— Begin Given passage —
So for example let's say I create a thread suspended, do some calculations to change some values to a struct available to the thread and then resume, for example:
HANDLE hThread = CreateThread(NULL, 0, thread_entry, (void *)&data, CREATE_SUSPENDED, NULL);
data->val64 = SomeCalculation();
ResumeThread(hThread);
I suppose this would depend on any memory barriers in ResumeThread? Should I do an interlocked exchange for val64? What if the thread were running, how does that change things?
I'm sure I'm asking a lot here but basically what I'm trying to figure out is what I asked in the title: a good explanation for atomicity, volatility and thread safety in Windows. Thanks

it's used to make sure a value will be read/written in whole
That's just a small part of atomicity. At its core it means "uninterruptible", an instruction on a processor whose side-effects cannot be interleaved with another instruction. By design, a memory update is atomic when it can be executed with a single memory-bus cycle. Which requires the address of the memory location to be aligned so that a single cycle can update it. An unaligned access requires extra work, part of the bytes written by one cycle and part by another. Now it is not uninterruptible anymore.
Getting aligned updates is pretty easy, it is a guarantee provided by the compiler. Or, more broadly, by the memory model implemented by the compiler. Which simply chooses memory addresses that are aligned, sometimes intentionally leaving unused gaps of a few bytes to get the next variable aligned. An update to a variable that's larger than the native word size of the processor can never be atomic.
But much more important are the kind of processor instructions you need to make threading work. Every processor implements a variant of the CAS instruction, compare-and-swap. It is the core atomic instruction you need to implement synchronization. Higher level synchronization primitives, like monitors (aka condition variables), mutexes, signals, critical sections and semaphores are all built on top of that core instruction.
That's the minimum, a processor usually provide extra ones to make simple operations atomic. Like incrementing a variable, at its core an interruptible operation since it requires a read-modify-write operation. Having a need for it be atomic is very common, most any C++ program relies on it for example to implement reference counting.
volatility does not guarantee thread safety at all
It doesn't. It is an attribute that dates from much easier times, back when machines only had a single processor core. It only affects code generation, in particular the way a code optimizer tries to eliminate memory accesses and use a copy of the value in a processor register instead. Makes a big, big difference to code execution speed, reading a value from a register is easily 3 times faster than having to read it from memory.
— End Given passage —
Short task A.
Return the part of the forum thread starting at "So for example" and ending at "that change things?", word for word.
The listing that follows has no connection to the forum thread on atomicity and thread safety.
— Begin Supplied entries —
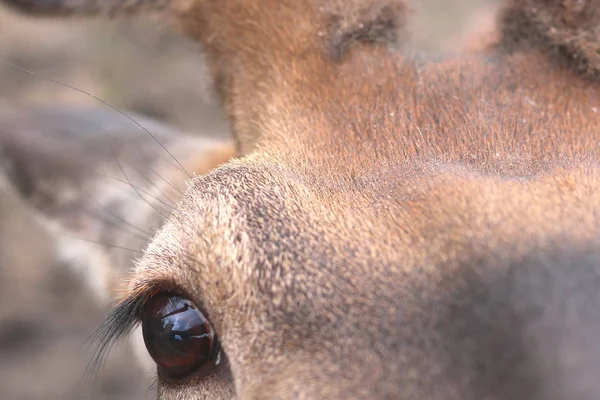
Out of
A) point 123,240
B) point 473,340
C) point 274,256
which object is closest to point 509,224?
point 473,340

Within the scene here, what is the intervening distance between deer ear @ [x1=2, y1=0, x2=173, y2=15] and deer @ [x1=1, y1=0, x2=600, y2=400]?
21.4 inches

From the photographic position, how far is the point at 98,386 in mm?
5219

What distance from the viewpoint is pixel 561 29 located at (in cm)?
234

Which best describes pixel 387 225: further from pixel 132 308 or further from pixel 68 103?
pixel 68 103

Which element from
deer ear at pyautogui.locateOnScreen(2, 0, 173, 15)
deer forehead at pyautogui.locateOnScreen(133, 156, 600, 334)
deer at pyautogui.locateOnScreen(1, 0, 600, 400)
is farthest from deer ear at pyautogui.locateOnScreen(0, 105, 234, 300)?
deer forehead at pyautogui.locateOnScreen(133, 156, 600, 334)

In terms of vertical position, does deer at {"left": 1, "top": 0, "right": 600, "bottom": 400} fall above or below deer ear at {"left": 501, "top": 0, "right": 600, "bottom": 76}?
below

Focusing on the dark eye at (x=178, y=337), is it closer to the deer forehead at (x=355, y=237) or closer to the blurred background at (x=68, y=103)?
the deer forehead at (x=355, y=237)

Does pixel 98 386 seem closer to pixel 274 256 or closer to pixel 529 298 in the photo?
pixel 274 256

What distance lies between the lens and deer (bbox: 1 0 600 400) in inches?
55.7

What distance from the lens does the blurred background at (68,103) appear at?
16.8 feet

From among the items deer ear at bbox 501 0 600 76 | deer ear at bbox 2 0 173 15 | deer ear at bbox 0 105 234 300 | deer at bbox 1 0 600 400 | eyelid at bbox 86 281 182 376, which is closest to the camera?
deer at bbox 1 0 600 400

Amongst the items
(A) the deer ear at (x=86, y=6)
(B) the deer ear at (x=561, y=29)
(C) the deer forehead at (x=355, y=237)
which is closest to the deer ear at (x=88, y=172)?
(A) the deer ear at (x=86, y=6)

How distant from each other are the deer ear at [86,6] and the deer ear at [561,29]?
4.76ft

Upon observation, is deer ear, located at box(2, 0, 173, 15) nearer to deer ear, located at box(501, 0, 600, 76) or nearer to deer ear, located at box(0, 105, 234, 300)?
deer ear, located at box(0, 105, 234, 300)
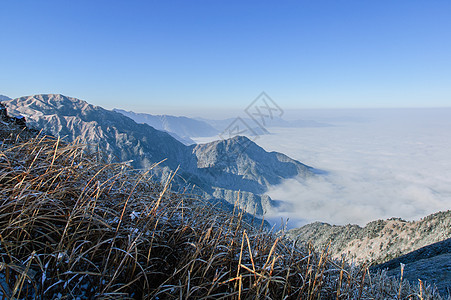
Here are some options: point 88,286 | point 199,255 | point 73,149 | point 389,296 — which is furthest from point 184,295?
point 73,149

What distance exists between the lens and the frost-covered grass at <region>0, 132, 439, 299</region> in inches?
68.3

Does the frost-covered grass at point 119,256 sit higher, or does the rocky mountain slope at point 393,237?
the frost-covered grass at point 119,256

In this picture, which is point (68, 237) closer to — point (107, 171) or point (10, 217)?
point (10, 217)

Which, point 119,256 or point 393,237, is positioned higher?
point 119,256

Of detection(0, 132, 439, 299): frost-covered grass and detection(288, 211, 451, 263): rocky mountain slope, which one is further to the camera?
detection(288, 211, 451, 263): rocky mountain slope

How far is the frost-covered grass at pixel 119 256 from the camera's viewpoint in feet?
5.69

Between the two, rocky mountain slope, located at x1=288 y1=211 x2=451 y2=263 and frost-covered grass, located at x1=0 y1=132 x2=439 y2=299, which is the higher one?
frost-covered grass, located at x1=0 y1=132 x2=439 y2=299

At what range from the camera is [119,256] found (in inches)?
81.1

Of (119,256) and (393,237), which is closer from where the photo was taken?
(119,256)

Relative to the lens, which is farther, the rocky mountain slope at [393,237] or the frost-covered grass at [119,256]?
the rocky mountain slope at [393,237]

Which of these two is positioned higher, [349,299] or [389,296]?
[349,299]

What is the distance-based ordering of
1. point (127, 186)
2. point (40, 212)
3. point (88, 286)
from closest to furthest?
point (88, 286) < point (40, 212) < point (127, 186)

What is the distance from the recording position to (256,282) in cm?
202

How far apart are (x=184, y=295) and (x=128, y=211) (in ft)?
3.97
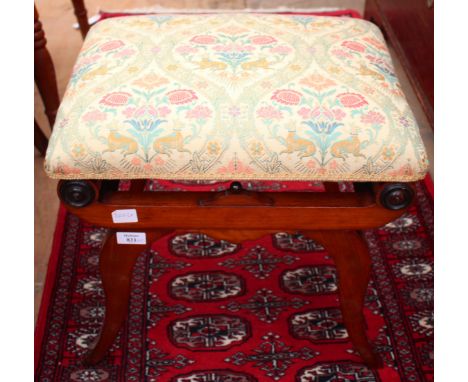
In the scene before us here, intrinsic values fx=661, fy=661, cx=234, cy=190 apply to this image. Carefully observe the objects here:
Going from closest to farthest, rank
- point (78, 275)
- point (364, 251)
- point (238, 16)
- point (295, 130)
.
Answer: point (295, 130) → point (364, 251) → point (238, 16) → point (78, 275)

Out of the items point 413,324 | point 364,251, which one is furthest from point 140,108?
point 413,324

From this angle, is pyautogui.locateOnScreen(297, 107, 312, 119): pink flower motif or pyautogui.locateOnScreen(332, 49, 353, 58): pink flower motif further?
pyautogui.locateOnScreen(332, 49, 353, 58): pink flower motif

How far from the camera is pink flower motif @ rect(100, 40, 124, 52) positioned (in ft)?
3.81

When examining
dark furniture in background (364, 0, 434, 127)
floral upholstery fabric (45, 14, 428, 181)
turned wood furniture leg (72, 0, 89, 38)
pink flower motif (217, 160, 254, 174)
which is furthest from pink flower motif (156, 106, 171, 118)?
turned wood furniture leg (72, 0, 89, 38)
— End Supplied entries —
Short task B.
Identify each line in the listing that contains the string "pink", matching case exactly.

Worked answer A.
So for example let's say I create a thread suspended, do some calculations to change some values to a struct available to the thread and then resume, for example:
HANDLE hThread = CreateThread(NULL, 0, thread_entry, (void *)&data, CREATE_SUSPENDED, NULL);
data->val64 = SomeCalculation();
ResumeThread(hThread);
I suppose this would depend on any memory barriers in ResumeThread? Should I do an interlocked exchange for val64? What if the thread were running, how does that change things?

Worked answer B.
From this angle, is pyautogui.locateOnScreen(297, 107, 312, 119): pink flower motif or pyautogui.locateOnScreen(332, 49, 353, 58): pink flower motif further?
pyautogui.locateOnScreen(332, 49, 353, 58): pink flower motif
How far from the camera is pink flower motif @ rect(100, 40, 124, 52) positioned (in ft)?
pink flower motif (217, 160, 254, 174)
which is furthest from pink flower motif (156, 106, 171, 118)?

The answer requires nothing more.